■ **Dataset extract**

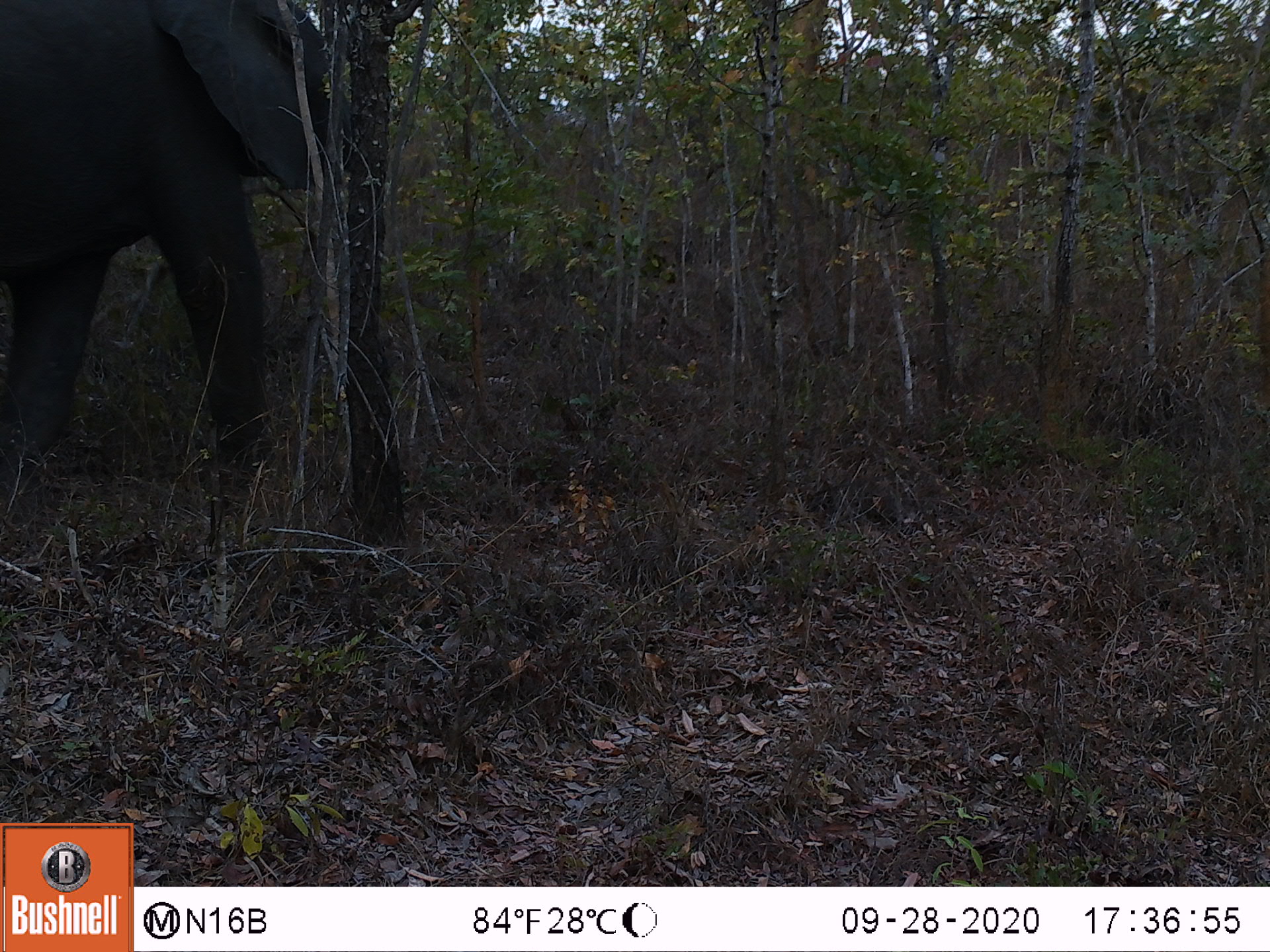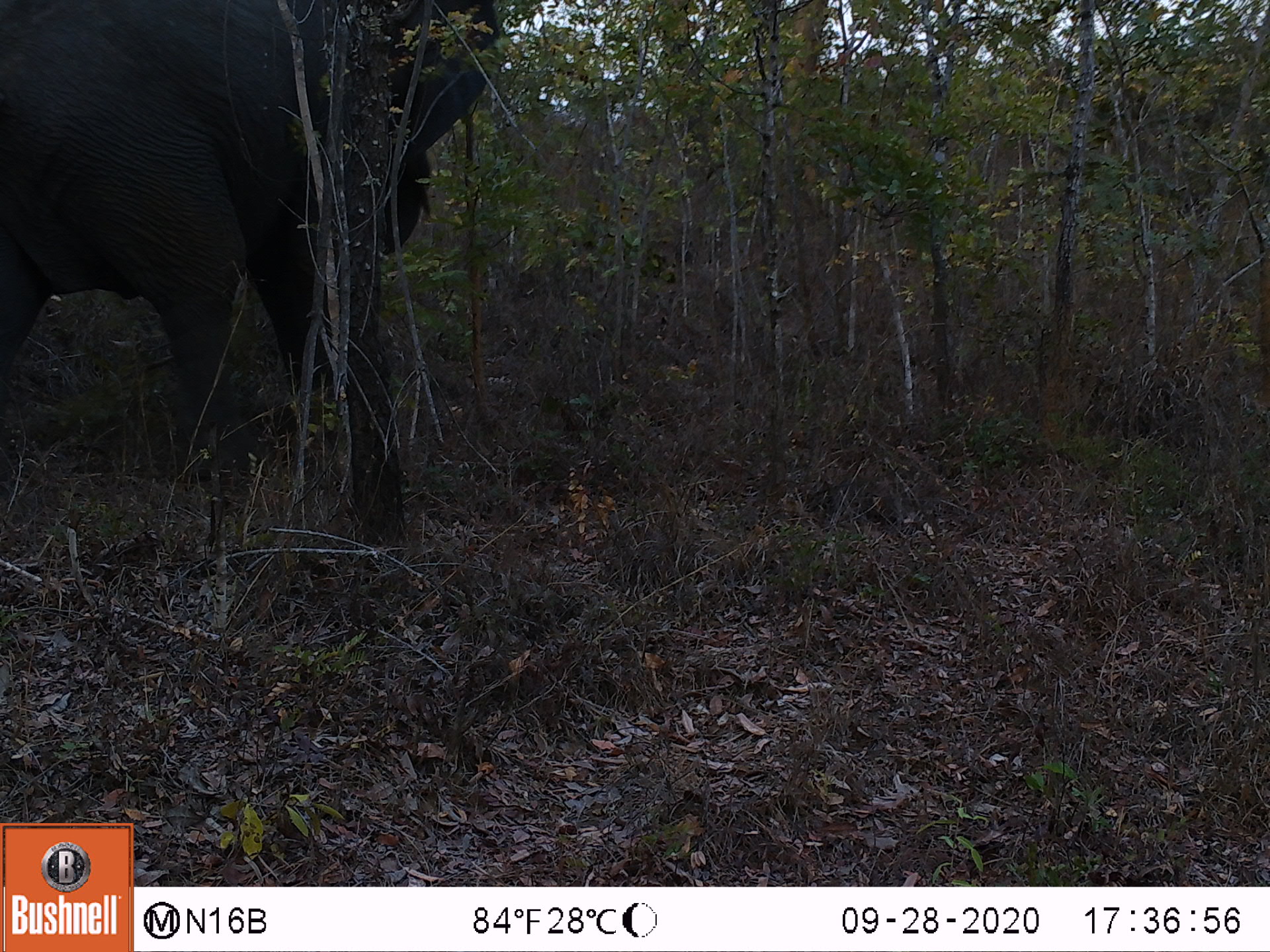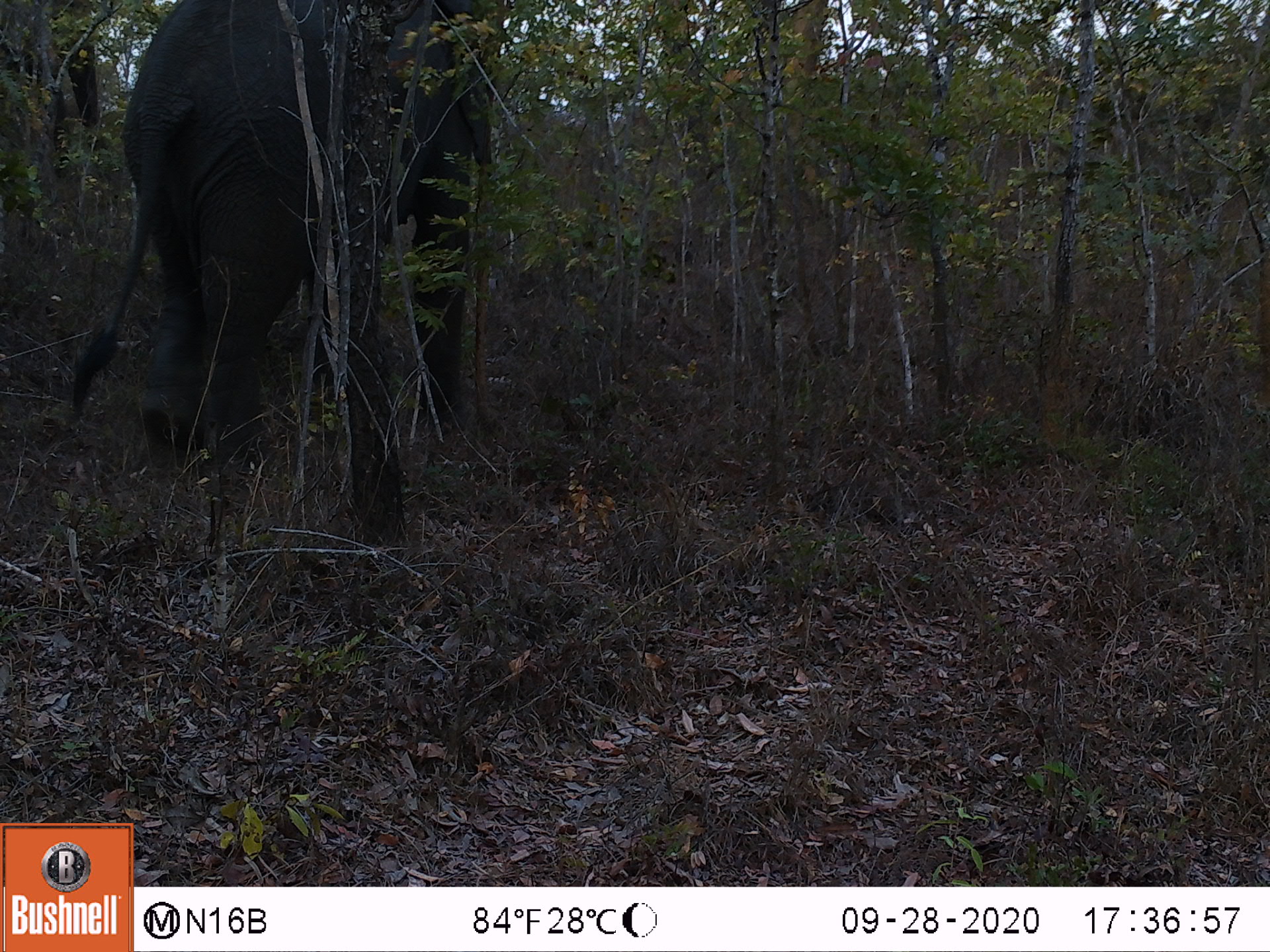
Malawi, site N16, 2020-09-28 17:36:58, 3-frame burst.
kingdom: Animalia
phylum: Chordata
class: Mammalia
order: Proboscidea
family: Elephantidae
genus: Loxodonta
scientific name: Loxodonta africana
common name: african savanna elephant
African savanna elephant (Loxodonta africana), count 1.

■ **Your instructions**
Output only the lines from the one with "kingdom: Animalia" through the last line of the entries above; please keep them exact.

■ **Problem solution**
kingdom: Animalia
phylum: Chordata
class: Mammalia
order: Proboscidea
family: Elephantidae
genus: Loxodonta
scientific name: Loxodonta africana
common name: african savanna elephant
African savanna elephant (Loxodonta africana), count 1.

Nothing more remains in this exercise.